Este deber —no lo ignoro— en a veces pe­noso: en el campo, en el ejército, en los via­jes; un joven cristiano que quiere ser fiel, encontrará mil obstáculos ante sus pasos; pues a veces todo parece conjurarse contra su buena voluntad, y le es preciso, en varias circunstancias, un valor casi heroico.
Es necesario despreciar el respeto humano que se experimenta al encontrarse solo, o ca­si solo, en una iglesia, con niños y mujeres.
Es necesario hacer un largo viaje por ca­minos difíciles; el sol es demasiado ardiente; el viento sopla frío; la lluvia cae.
Es necesario sacrificar una parte del pla­cer y faltar a una cita, donde tu ausencia será notada y comentada.
Es necesario arreglar su tiempo y hacer combinaciones embarazosas, donde el espíritu se confunde.
Además, cuántos se dejan llevar por la co­rriente de la cobardía o debilidad general y faltan a la misa, por no tener el valor de im­ponerse un sacrificio.
Tú, hijo mío, sé heroico si es necesario; pe­ro no te dejes ablandar ni arrastrar.
El dia en que un joven, educado cristiana­mente, falte voluntariamente a la misa, habrá quitado la piedra del ángulo, y el edificio de su fe y de su virtud se ha resquebrajado.
El que ha faltado una vez, faltará dos ve­ces, faltará siempre, y muy pronto Dios ya no tendrá un lugar en su vida.
Por ahora, asistir a la misa del domingo es casi el único medio de profesar públicamente su fe; si no te muestras cristiano por ese ac­to. ¿cómo lo mostrarás?

§ INSTRUCCIONES
A – ¿Puedes volver a escribir, tal como aparece en el pasaje sobre la misa, el tramo que va desde "Es necesario sacrificar" hasta "en su vida.", ambos incluidos?
B – En el pasaje sobre la misa, ¿qué cosas se presentan con las palabras «Es necesario»? Enuméralas todas.
C – ¿Cómo resumirías en una sola oración más breve el párrafo del pasaje sobre la misa que empieza con «El dia en que un joven»?

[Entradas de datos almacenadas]
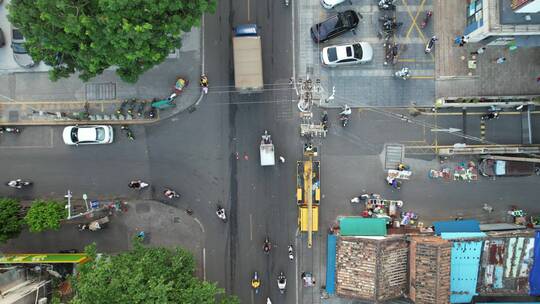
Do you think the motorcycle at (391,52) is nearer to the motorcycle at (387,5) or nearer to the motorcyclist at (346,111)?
the motorcycle at (387,5)

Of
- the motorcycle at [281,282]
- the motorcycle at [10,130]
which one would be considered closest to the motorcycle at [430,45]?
the motorcycle at [281,282]

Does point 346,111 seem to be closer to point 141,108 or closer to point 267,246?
point 267,246

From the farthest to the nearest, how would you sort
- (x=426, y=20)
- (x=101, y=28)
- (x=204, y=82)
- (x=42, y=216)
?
(x=426, y=20) → (x=204, y=82) → (x=42, y=216) → (x=101, y=28)

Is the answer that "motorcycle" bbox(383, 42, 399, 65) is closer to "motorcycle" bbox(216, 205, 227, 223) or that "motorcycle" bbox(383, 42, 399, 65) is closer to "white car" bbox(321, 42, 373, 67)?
"white car" bbox(321, 42, 373, 67)

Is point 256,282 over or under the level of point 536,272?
under

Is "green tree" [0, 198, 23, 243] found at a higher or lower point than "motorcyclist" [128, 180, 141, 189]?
lower

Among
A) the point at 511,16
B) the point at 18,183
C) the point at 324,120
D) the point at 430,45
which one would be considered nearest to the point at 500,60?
the point at 511,16

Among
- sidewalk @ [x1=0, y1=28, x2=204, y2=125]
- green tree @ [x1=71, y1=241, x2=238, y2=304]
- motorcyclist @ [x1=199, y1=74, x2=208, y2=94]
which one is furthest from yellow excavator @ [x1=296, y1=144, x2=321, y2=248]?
sidewalk @ [x1=0, y1=28, x2=204, y2=125]
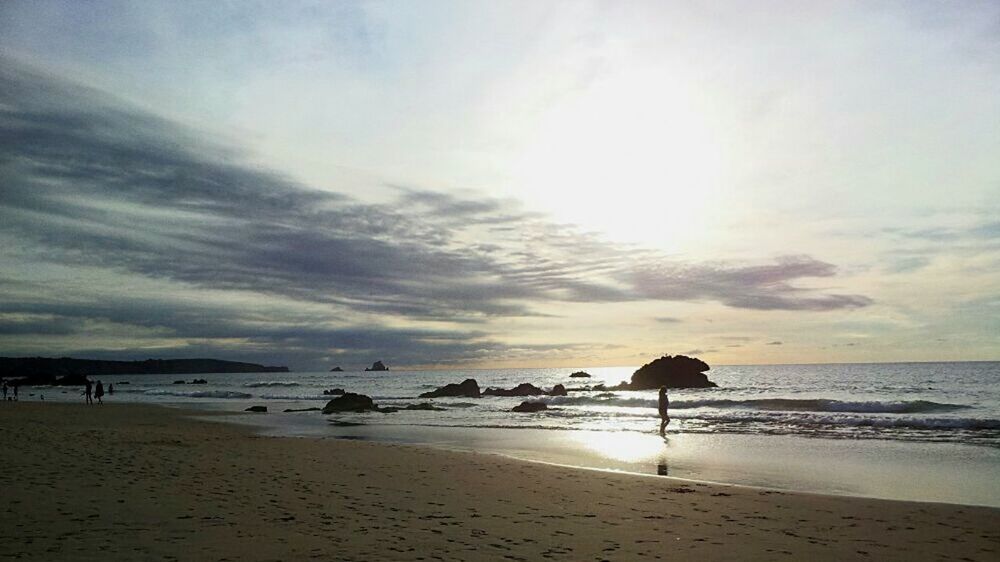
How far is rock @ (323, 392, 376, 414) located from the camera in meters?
46.4

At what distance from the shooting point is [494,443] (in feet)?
81.5

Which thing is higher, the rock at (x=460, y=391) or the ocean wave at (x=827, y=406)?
the ocean wave at (x=827, y=406)

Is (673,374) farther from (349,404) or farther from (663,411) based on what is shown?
(663,411)

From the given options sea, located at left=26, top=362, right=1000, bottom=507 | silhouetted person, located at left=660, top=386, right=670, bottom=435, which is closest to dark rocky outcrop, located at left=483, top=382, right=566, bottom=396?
sea, located at left=26, top=362, right=1000, bottom=507

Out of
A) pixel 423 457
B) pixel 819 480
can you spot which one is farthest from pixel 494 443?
pixel 819 480

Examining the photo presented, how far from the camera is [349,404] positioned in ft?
155

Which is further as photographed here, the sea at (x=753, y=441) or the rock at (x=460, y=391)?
the rock at (x=460, y=391)

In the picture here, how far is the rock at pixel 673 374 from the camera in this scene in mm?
75812

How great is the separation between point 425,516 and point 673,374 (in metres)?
71.6

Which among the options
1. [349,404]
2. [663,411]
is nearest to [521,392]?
[349,404]

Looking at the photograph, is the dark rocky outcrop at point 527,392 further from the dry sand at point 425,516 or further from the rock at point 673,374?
the dry sand at point 425,516

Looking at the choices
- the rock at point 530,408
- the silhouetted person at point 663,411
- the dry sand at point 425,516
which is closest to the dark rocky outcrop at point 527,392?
the rock at point 530,408

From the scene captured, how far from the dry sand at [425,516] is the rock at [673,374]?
208ft

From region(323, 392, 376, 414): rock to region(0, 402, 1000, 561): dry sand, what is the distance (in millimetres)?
30478
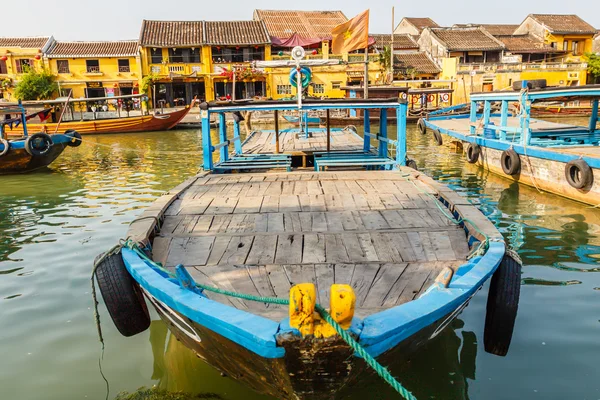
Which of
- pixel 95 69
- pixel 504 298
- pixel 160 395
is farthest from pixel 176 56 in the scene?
pixel 504 298

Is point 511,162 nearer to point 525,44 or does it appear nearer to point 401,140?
point 401,140

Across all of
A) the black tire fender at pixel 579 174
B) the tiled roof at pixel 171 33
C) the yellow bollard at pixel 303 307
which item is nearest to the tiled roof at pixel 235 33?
the tiled roof at pixel 171 33

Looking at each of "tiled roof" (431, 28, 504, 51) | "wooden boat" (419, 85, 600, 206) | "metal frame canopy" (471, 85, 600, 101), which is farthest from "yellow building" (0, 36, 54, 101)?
"metal frame canopy" (471, 85, 600, 101)

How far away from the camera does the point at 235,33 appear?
34.1 m

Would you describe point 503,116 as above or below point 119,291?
above

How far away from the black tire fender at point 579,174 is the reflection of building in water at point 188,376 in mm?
7390

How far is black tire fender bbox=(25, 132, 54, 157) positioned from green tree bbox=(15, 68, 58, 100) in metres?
20.2

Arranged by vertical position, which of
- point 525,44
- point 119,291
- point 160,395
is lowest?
point 160,395

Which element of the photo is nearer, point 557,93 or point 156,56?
point 557,93

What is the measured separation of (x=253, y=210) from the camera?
4.88 meters

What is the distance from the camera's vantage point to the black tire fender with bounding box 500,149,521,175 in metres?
10.6

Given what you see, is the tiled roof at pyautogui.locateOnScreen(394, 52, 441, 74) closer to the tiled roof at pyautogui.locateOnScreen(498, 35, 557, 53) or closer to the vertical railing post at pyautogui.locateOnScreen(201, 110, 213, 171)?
the tiled roof at pyautogui.locateOnScreen(498, 35, 557, 53)

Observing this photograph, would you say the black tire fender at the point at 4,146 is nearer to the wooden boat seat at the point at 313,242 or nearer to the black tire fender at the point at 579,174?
the wooden boat seat at the point at 313,242

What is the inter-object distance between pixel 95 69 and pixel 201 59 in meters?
7.05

§ RESPUESTAS DEL EJERCICIO
A –
Es necesario sacrificar una parte del pla­cer y faltar a una cita, donde tu ausencia será notada y comentada.
Es necesario arreglar su tiempo y hacer combinaciones embarazosas, donde el espíritu se confunde.
Además, cuántos se dejan llevar por la co­rriente de la cobardía o debilidad general y faltan a la misa, por no tener el valor de im­ponerse un sacrificio.
Tú, hijo mío, sé heroico si es necesario; pe­ro no te dejes ablandar ni arrastrar.
El dia en que un joven, educado cristiana­mente, falte voluntariamente a la misa, habrá quitado la piedra del ángulo, y el edificio de su fe y de su virtud se ha resquebrajado.
El que ha faltado una vez, faltará dos ve­ces, faltará siempre, y muy pronto Dios ya no tendrá un lugar en su vida.

B –
- Despreciar el respeto humano que se experimenta al encontrarse solo, o casi solo, en una iglesia, con niños y mujeres.
- Hacer un largo viaje por caminos difíciles.
- Sacrificar una parte del placer y faltar a una cita, donde tu ausencia será notada y comentada.
- Arreglar su tiempo y hacer combinaciones embarazosas, donde el espíritu se confunde.

C – Si un joven educado cristianamente falta a misa por voluntad propia, quita la piedra angular y el edificio de su fe y de su virtud se resquebraja.